燃焼の回転率が悪くなる弱点はあるものの、やはり追撃火力は素晴らしく、その強みを十分に生かした結果となった。
タイタン装備等を考えない場合であればミスティからルチルの入れ替えで、かなりの強化が期待できる。
タイタン装備を考慮
タイタン装備の影響度を図るため、それぞれ最適と思われるタイタン装備を装備させたうえでノルシュ・ユズハ・ミスティ編成とノルシュ・ユズハ・ルチル編成を直接対決させてみる。
それぞれの編成で用いるタイタン装備は以下のようなかたち。


基本は戦場洞察+補足不能の組み合わせで、ミスティとルチルのみ燃焼特化の編成とする。
直接対決の結果は以下。

ルチル編成が7勝3敗と勝ち越したものの、ミスティ編成が手も足も出ないというわけではなく、スキルの発動次第ではミスティ側が勝利することもあった。
タイタン装備で燃焼をガンガン付けられる場合はミスティの燃焼即時発動の強みが出てきて、差は若干縮まっていると考えられる。
とはいえ、ルチル編成がミスティ編成を上回っていることは間違いなく、ルチルの起用で強さを上げられると考えられる。
まとめ
ルチルは燃焼型の生命増加枠の最強英雄であり、ミスティやアスカを上回る性能を持った英雄である。

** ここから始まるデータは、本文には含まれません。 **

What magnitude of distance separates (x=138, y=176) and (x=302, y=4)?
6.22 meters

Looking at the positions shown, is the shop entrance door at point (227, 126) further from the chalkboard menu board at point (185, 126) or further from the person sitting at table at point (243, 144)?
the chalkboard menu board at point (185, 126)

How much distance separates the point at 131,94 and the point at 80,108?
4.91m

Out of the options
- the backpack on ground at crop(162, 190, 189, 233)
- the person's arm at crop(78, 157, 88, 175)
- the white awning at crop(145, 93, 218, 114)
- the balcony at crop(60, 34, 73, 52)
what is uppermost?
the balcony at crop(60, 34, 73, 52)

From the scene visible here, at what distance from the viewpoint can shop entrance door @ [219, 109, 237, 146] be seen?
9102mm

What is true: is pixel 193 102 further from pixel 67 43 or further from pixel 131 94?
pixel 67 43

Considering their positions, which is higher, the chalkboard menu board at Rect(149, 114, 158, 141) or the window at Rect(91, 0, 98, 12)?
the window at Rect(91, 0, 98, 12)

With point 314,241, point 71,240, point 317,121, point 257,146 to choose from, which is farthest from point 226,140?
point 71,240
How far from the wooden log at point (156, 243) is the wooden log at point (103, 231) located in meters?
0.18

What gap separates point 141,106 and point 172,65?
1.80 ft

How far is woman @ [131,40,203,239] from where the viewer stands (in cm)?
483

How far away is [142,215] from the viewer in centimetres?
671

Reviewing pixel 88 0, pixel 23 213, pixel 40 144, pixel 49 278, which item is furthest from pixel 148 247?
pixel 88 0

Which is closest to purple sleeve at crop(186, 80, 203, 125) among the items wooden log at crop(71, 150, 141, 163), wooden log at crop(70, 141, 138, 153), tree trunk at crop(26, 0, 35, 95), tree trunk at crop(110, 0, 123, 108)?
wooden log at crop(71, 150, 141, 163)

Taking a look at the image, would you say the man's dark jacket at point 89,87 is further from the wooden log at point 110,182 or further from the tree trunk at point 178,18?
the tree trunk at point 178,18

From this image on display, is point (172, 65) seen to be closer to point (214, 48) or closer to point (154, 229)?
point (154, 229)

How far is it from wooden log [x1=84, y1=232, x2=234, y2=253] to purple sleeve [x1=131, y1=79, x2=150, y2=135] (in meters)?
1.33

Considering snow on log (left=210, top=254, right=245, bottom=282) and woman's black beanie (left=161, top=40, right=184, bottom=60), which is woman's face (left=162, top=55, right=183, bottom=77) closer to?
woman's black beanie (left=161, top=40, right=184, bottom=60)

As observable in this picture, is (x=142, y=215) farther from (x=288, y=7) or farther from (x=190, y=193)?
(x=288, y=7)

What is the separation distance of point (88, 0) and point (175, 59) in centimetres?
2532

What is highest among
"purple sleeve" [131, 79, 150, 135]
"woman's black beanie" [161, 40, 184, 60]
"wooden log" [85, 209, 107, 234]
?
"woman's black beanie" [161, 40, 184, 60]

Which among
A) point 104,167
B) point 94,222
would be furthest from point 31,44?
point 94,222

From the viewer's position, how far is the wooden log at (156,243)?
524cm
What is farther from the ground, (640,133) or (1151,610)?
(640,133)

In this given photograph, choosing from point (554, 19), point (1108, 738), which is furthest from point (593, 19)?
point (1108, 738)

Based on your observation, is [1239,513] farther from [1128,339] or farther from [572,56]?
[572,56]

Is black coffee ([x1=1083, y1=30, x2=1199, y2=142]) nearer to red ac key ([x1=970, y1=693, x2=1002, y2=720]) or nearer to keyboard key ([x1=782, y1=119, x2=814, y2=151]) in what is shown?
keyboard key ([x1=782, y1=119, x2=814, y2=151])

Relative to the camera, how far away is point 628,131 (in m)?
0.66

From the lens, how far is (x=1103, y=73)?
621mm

基本的にはミスティやアスカの入れ替えで強化が期待できるが、燃焼型のタイタン装備が揃っている場合にはミスティとの差は若干縮まる。
アスカを現行で使っている方は積極的に入れ替えを考えてよいが、燃焼型タイタン装備がそろっている状態でミスティを使っている方であれば、無理に入れ替える必要は薄いかもしれない。
アスカもミスティも現行の環境でも活躍できる英雄ではあるため、それらを2軍で起用できるという点が、一番の利点になるかもしれない。